Google's chairman admitted that it's important to know what your competition is doing

Aug 27, 2014 09:52 GMT  ·  By

Google’s Eric Schmidt says that in business, it is important not to copy others, but to always be aware of what your competitors are doing.

“Playing catch-up with the competition can only ever help you make incremental gains. It will never help you create something new. It’s important to understand what’s going on around you, but the best way to stay ahead is a laser focus on building great products that people need,” Schmidt wrote on his Google+ page.

He also added a picture with the caption #HowGoogleWorks illustrating two stands selling “fresh lemonade” and “fresher lemonade” and another one that was attracting all the customers, where “hard lemonade” was being sold. The caption below the picture reads “Know your competition. Don’t copy it.”

This obviously shows that Google’s Executive Chairman Eric Schmidt does not believe Google is a copier, seeing the company as an innovator, an entity that seeks to put humanity and its needs at the forefront.

The reality isn’t necessarily as pink as the Google exec wants us to believe it is. While Google hasn’t exactly copied 100 percent of other people’s products, it has at least taken great inspiration from them.

Google+, for instance, is not like other social networks out there, but that doesn’t mean it doesn’t share features with other similar tools. The service is a result of Google’s desire to be a part of the social network madness which reached a high point with Facebook and Twitter, but the lack of success of Google+ pushed the company into turning the platform into something different – the backbone of its product universe.

While Google’s search engine is most often than not better than other similar tools, it’s not exactly innovative and neither are other tools and products designed by the company.
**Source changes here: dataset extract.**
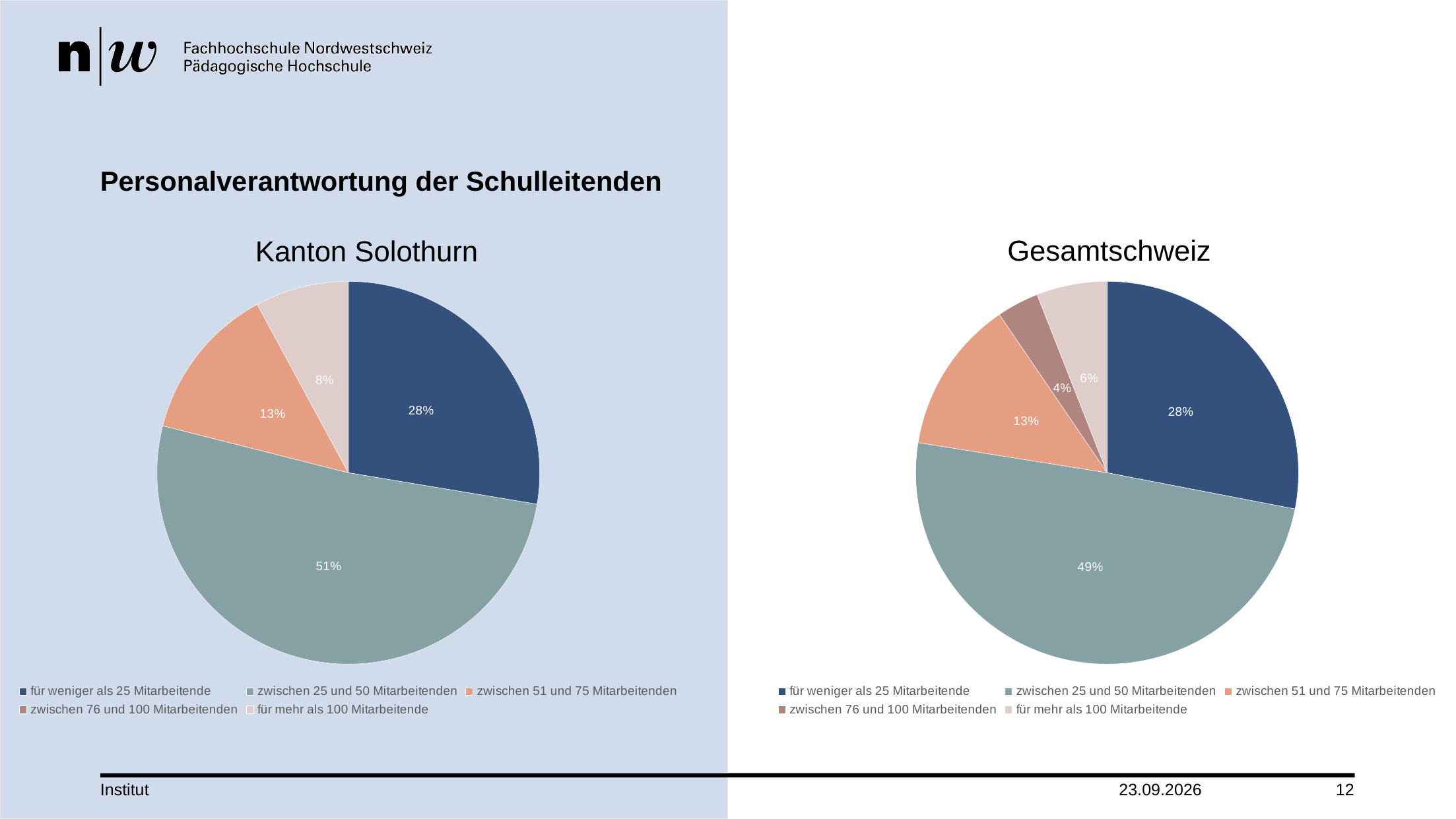
How many entries does the legend of the Gesamtschweiz chart list? 5 In the Gesamtschweiz chart, which category has the smallest slice? zwischen 76 und 100 Mitarbeitenden In the Gesamtschweiz chart, what share is shown for 'zwischen 76 und 100 Mitarbeitenden'? 4% What type of chart is used for Kanton Solothurn? Pie chart In the Gesamtschweiz chart, what share is shown for 'zwischen 25 und 50 Mitarbeitenden'? 49% In the Gesamtschweiz chart, which category has the largest slice? zwischen 25 und 50 Mitarbeitenden How many slices does the Gesamtschweiz pie chart show? 5 In the Gesamtschweiz chart, which is larger: the share for 'für mehr als 100 Mitarbeitende' or for 'zwischen 76 und 100 Mitarbeitenden'? für mehr als 100 Mitarbeitende In the Kanton Solothurn chart, which category has the largest slice? zwischen 25 und 50 Mitarbeitenden What is the difference between the 'zwischen 25 und 50 Mitarbeitenden' share in the Kanton Solothurn chart and in the Gesamtschweiz chart? 2 percentage points In the Kanton Solothurn chart, what share is shown for 'für mehr als 100 Mitarbeitende'? 8% In the Kanton Solothurn chart, what share is shown for 'zwischen 25 und 50 Mitarbeitenden'? 51%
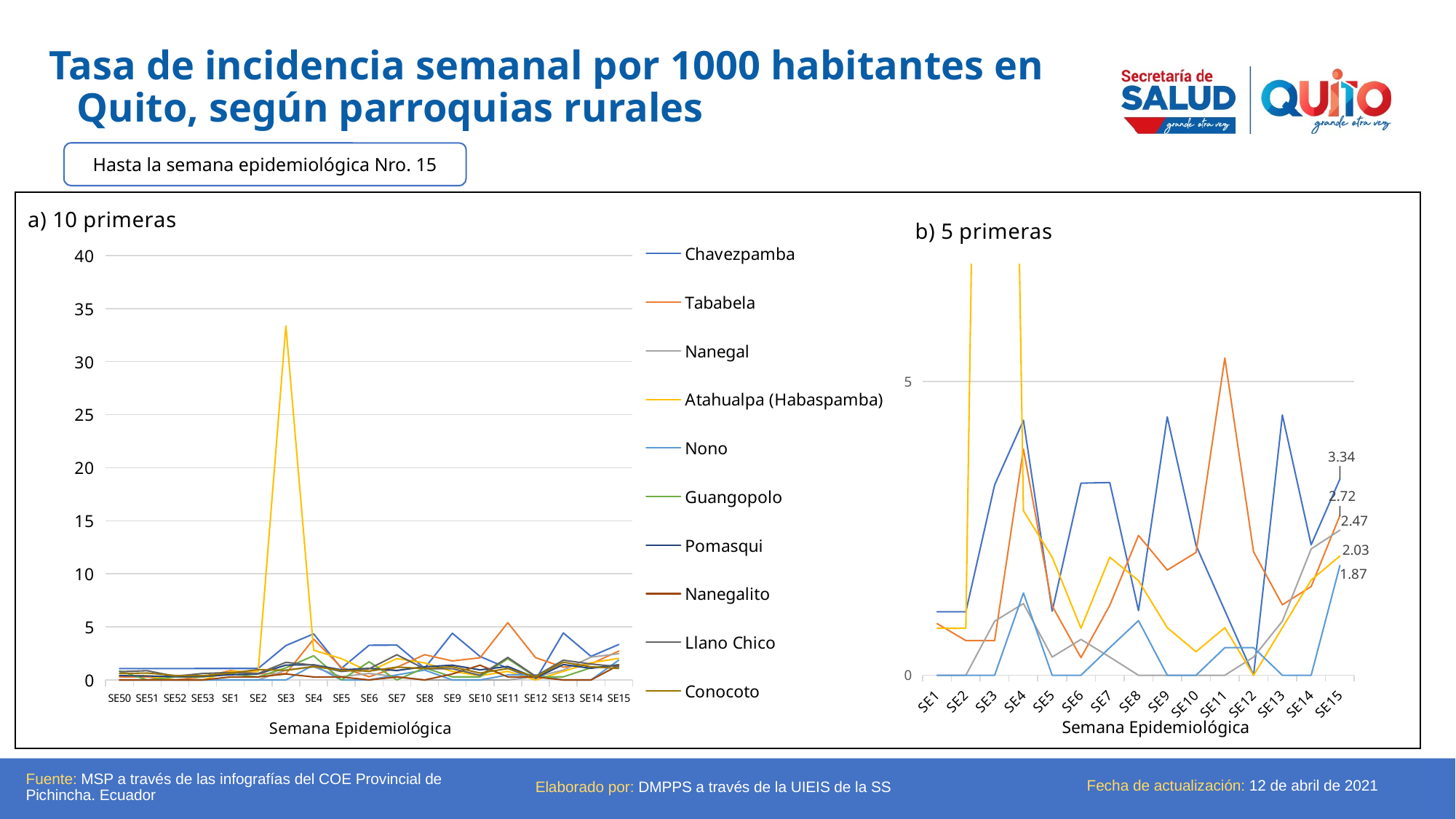
In chart a) '10 primeras', in which week does Atahualpa (Habaspamba) reach its peak? SE3 In chart b) '5 primeras', what is the lowest data label shown at SE15? 1.87 How many series does the legend of chart a) '10 primeras' list? 10 In chart b) '5 primeras', is the value of the orange line at SE11 greater or less than 5? greater What is the x-axis title of chart a) '10 primeras'? Semana Epidemiológica In chart b) '5 primeras', what is the difference between the highest (3.34) and lowest (1.87) data labels at SE15? 1.47 What kind of chart is chart a) '10 primeras'? line chart How many epidemiological weeks are shown on the x axis of chart a) '10 primeras'? 19 In chart a) '10 primeras', which series reaches the highest peak? Atahualpa (Habaspamba) In chart a) '10 primeras', is the value for Atahualpa (Habaspamba) at SE3 greater or less than 30? greater In chart b) '5 primeras', what is the highest data label shown at SE15? 3.34 How many epidemiological weeks are shown on the x axis of chart b) '5 primeras'? 15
In fact, many of its most famous tools aren’t even born in Google’s headquarters. YouTube and Android are two really good examples of products that other people came up with, where Google saw potential and decided to make an offer. Their bets paid off, of course and the same will likely happen to many other companies Google acquired, including Nest, Waze and the army of robot-developing companies, combined with the AI ones.

This doesn’t mean that Google doesn’t have the potential and the power to actually come up with innovative solutions to many problems. Chances are quite high that these ideas will come from the now-famous Google X labs, the same place that gave us Glass, Project Loon and the driverless cars.